====== DOCUMENT PASSAGE ======

Item 5.02. | Departure of Directors or Certain Officers; Election of Directors; Appointment of Certain Officers; Compensatory Arrangements of Certain Officers. |
On May 18, 2023, Science Applications International Corporation (the “Company”) announced the retirement of Nazzic S. Keene as Chief Executive Officer of the Company, effective as of October 2, 2023 (the “Effective Date”). Ms. Keene has also resigned from the Board of Directors of the Company (the “Board”), effective as of the Effective Date.
In connection with her retirement, Ms. Keene will provide certain transition services to the Company through February 2, 2024 (the “Retirement Date”), as Special Executive Advisor, pursuant to a transition letter, dated May 15, 2023 (the “Transition Letter”). In exchange for such services, among other things, (i) Ms. Keene will continue to receive her current annual base salary through the Retirement Date, (ii) Ms. Keene will receive a lump-sum transition payment of $1,250,000, subject to the achievement of a successful transition of her responsibilities and provided Ms. Keene continues to be employed by the Company through the Retirement Date, to be paid by March 15, 2024, (iii) Ms. Keene will receive her annual short-term incentive cash bonus for the fiscal year ending February 2, 2024 (“fiscal 2024”) to be calculated and paid in the normal course based on the Company’s fiscal 2024 annual bonus financial performance score, (iv) Ms. Keene will receive a lump-sum cash payment equal to the total amount of the monthly COBRA insurance premiums for twenty-four (24) months, to be paid by the 60th day following the Retirement Date, and (v) Ms. Keene will receive continued vesting of certain outstanding equity awards after the Retirement Date.
The foregoing description of the Transition Letter does not purport to be complete and is qualified in its entirety by reference to the full text of the Transition Letter, a copy of which is filed as Exhibit 10.1 hereto and incorporated by reference in this Current Report on Form 8-K.
On May 15, 2023, Toni Townes-Whitley was appointed as CEO-elect of the Company, effective as of June 12, 2023, and was appointed to succeed Ms. Keene as Chief Executive Officer of the Company effective as of the Effective Date and as a member of the Board for an initial term beginning on the Effective Date and expiring at the Company’s annual meeting of stockholders for fiscal 2024.
Ms. Townes-Whitley, 59, is the former President, U.S. Regulated Industries of Microsoft Corporation. Prior to that role, Ms. Townes-Whitley was Corporate Vice President for Global Industry at Microsoft from 2015 to July 2018. Prior to joining Microsoft, Ms. Townes-Whitley was President of CGI Federal and held several management roles at Unisys Corporation, leading global, public and commercial sector systems integration. Ms. Townes-Whitley currently serves on the Boards of Directors of the following U.S. public companies: Marathon Petroleum Corporation, Nasdaq, Inc. and The PNC Financial Services Group, Inc.

====== MATERIAL PROVIDED ======

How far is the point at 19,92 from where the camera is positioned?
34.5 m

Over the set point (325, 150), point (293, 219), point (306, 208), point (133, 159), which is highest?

======

• _JOBS_:
1. Return the passage of the CEO succession filing starting with "Item 5.02. |" and going on through "the Effective Date.".
2. Does each statement agree with the CEO succession filing? Answer yes or no for each and quote the words that decide it. (a) Ms. Keene will receive a lump-sum transition payment of $1,250,000. (b) Before joining Microsoft, Ms. Townes-Whitley was President of CGI Federal. (c) The COBRA payment covers twelve months of premiums.
The listing was taken from a separate source.

• _SOLVED PROBLEMS_:
1.
Item 5.02. | Departure of Directors or Certain Officers; Election of Directors; Appointment of Certain Officers; Compensatory Arrangements of Certain Officers. |
On May 18, 2023, Science Applications International Corporation (the “Company”) announced the retirement of Nazzic S. Keene as Chief Executive Officer of the Company, effective as of October 2, 2023 (the “Effective Date”). Ms. Keene has also resigned from the Board of Directors of the Company (the “Board”), effective as of the Effective Date.

2.
(a) Yes: "Ms. Keene will receive a lump-sum transition payment of $1,250,000"
(b) Yes: "Prior to joining Microsoft, Ms. Townes-Whitley was President of CGI Federal"
(c) No: "the monthly COBRA insurance premiums for twenty-four (24) months"